Scrutiny over the practice heightened after the Supreme Court struck down race-
conscious admissions in 2023.

By: Lilah Burke • Published Nov. 27, 2023
When choosing how to fill their incoming classes, highly selective colleges have several tools at their
disposal. But many of those admissions practices are facing accusations that they perpetuate unequal
access to higher education.

Advocates for low-income students have called for an end to early decision admissions policies, along
with practices that favor the children of alumni and donors. Early decision requires students to attend
an institution if they are accepted, meaning they must pledge to enroll before seeing their financial aid
packages.

“It’s really a form of affirmative action for well-off students,” said Marcella Bombardieri, a senior fellow
at the Center for American Progress, a left-leaning think tank. “You have to be comfortable that you’re
going to be able to afford that college.”
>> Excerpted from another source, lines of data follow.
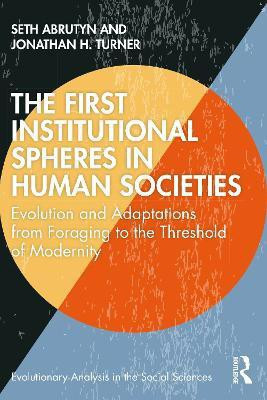 The First Institutional Spheres in Human Societies(English, Paperback, Abrutyn Seth)
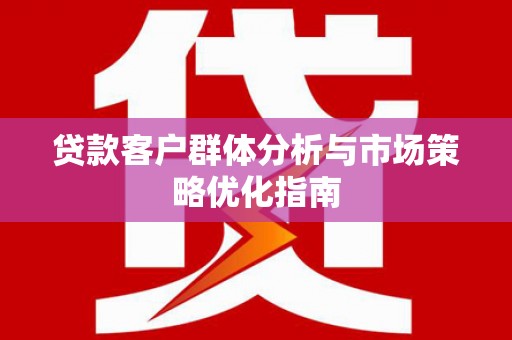 胶州贷款客户群体分析与市场策略优化指南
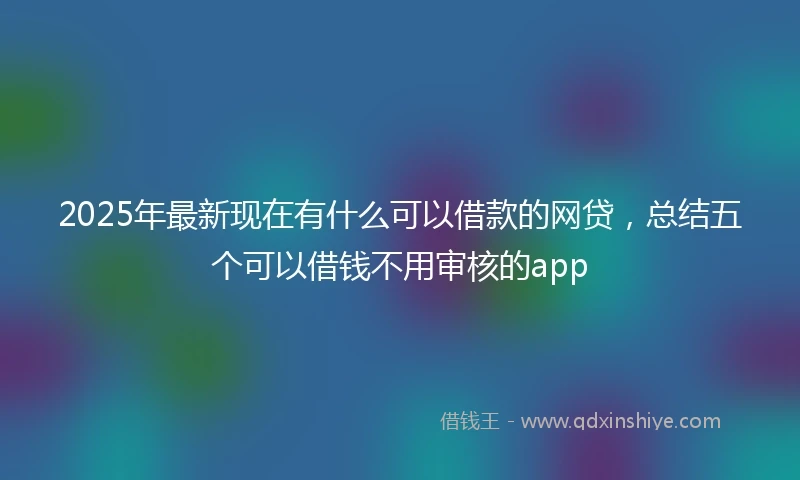 2025年最新现在有什么可以借款的网贷，总结五个可以借钱不用审核的app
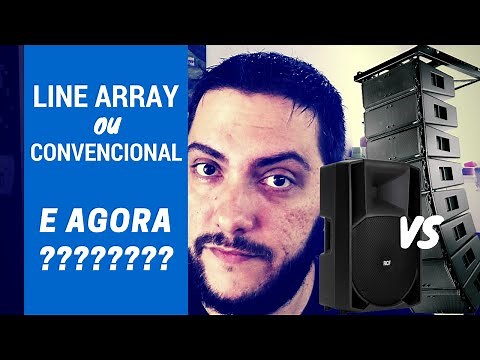 Caixas Line Array ou Convencionais, qual escolher?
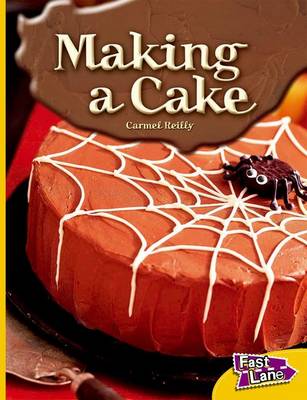 Making a Cake Fast Lane Yellow Non-Fiction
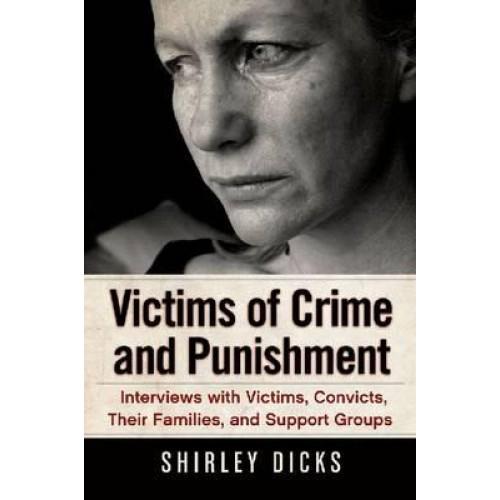 Foto Victims of Crime and Punishment: Interviews with Victims, Convicts, Their Families, and Support Groups foto 765728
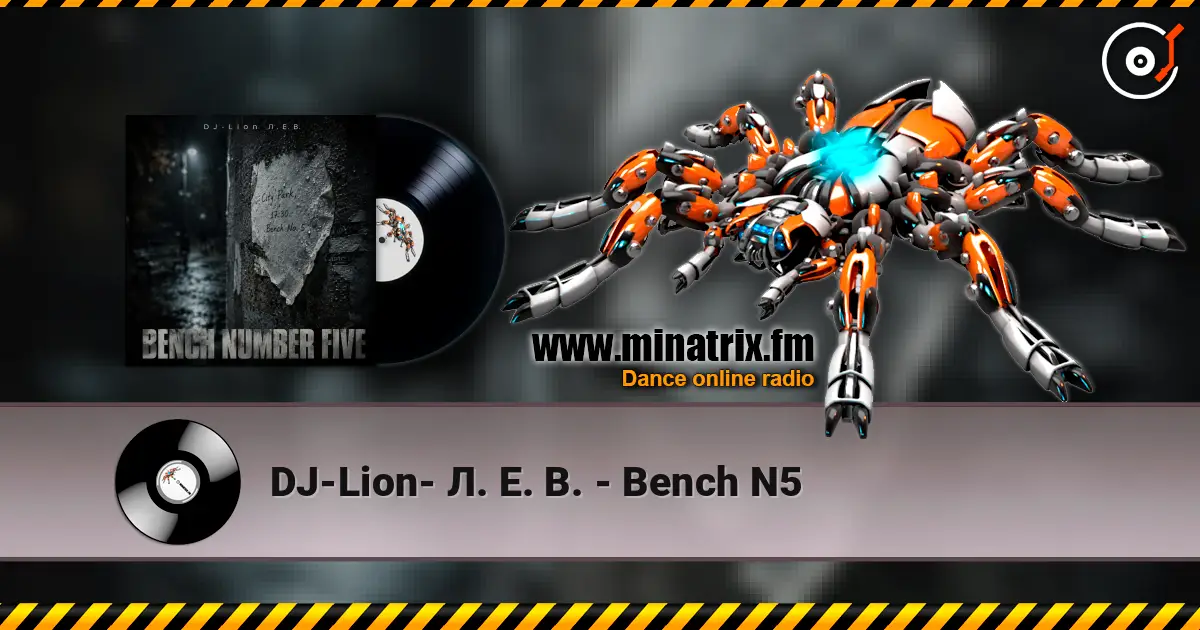DJ-Lion- Л. Е. В. - Bench N5 écouter en ligne en haute qualité | Minatrix.FM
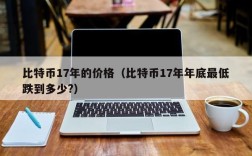 比特币17年的价格（比特币17年年底最低跌到多少?）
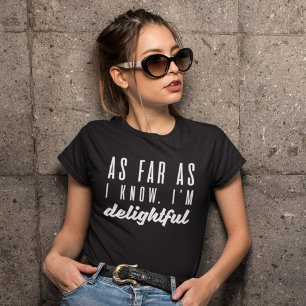 As Far As I Know I’m Delightful T-Shirt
Still, few institutions are ending their early decision programs, which enable them to lock down their
incoming class and ensure they don’t lose students to other colleges.
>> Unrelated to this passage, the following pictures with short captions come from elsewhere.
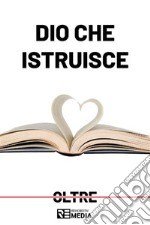 Dio che istruisce. E-book. Formato EPUB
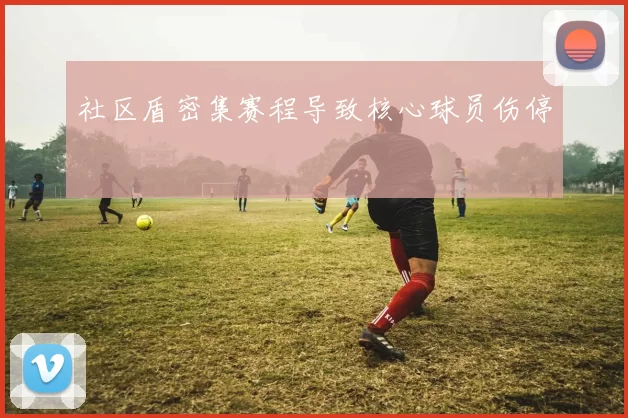 社区盾密集赛程导致核心球员伤停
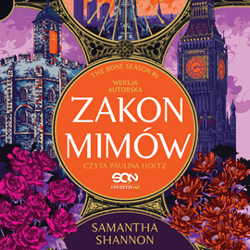 Zakon mimów. Wersja autorska. Czas Żniw. Tom 2 - audiobook - Samantha Shannon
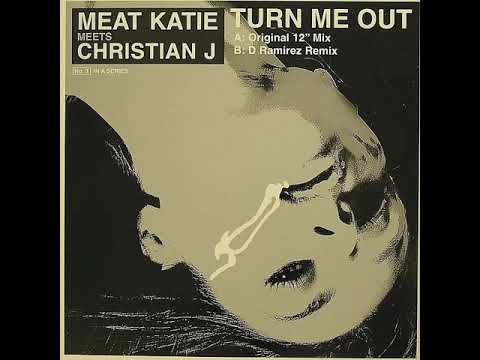 Meat Katie Meets Christian J - Turn Me Out (Original 12 Mix)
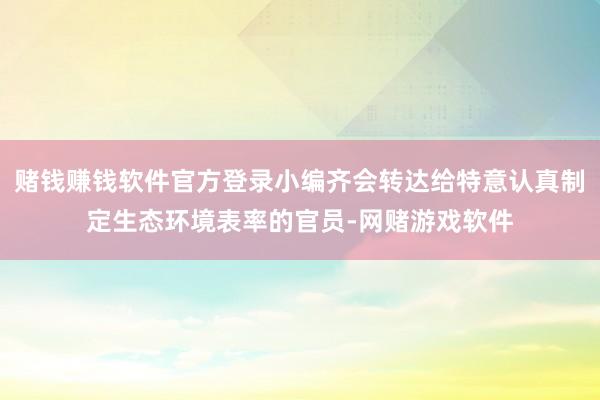 赌钱赚钱软件官方登录小编齐会转达给特意认真制定生态环境表率的官员-网赌游戏软件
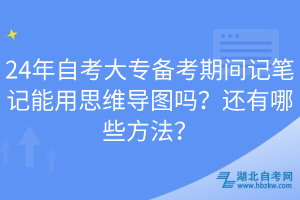 24年自考大专备考期间记笔记能用思维导图吗？还有哪些方法？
Why early decision is under fire
An analysis of 2021 college applications sent via the Common App found that students from the
wealthiest ZIP codes were twice as likely to apply through early decision than all other applicants,
according to a 2022 report from Education Reform Now, a progressive think tank. The Common App
allows students to submit applications to more than 1,000 member colleges.
And that choice often has an effect on the likelihood of acceptance. At Brown, for example, only 4% of
students who applied by the regular deadline were accepted in 2020, compared to 18% of those who
applied through early decision.

Some colleges fill much of their incoming classes with early decision students. And several have vastly
increased that share over the past few years.
At Bates College, in Maine, officials admitted 60% of the first-year class through early decision in 2015.
In 2020, that share rose to 81%.

Early decision applicants comprised at least half of that year’s first-year class at other selective colleges,
including Columbia University, Dartmouth College, Middlebury College and Wesleyan University,
Education Reform Now found. All of those institutions increased their share from 2015 to 2020.
Early decision policies, however, affect just a small share of prospective college students in the U.S.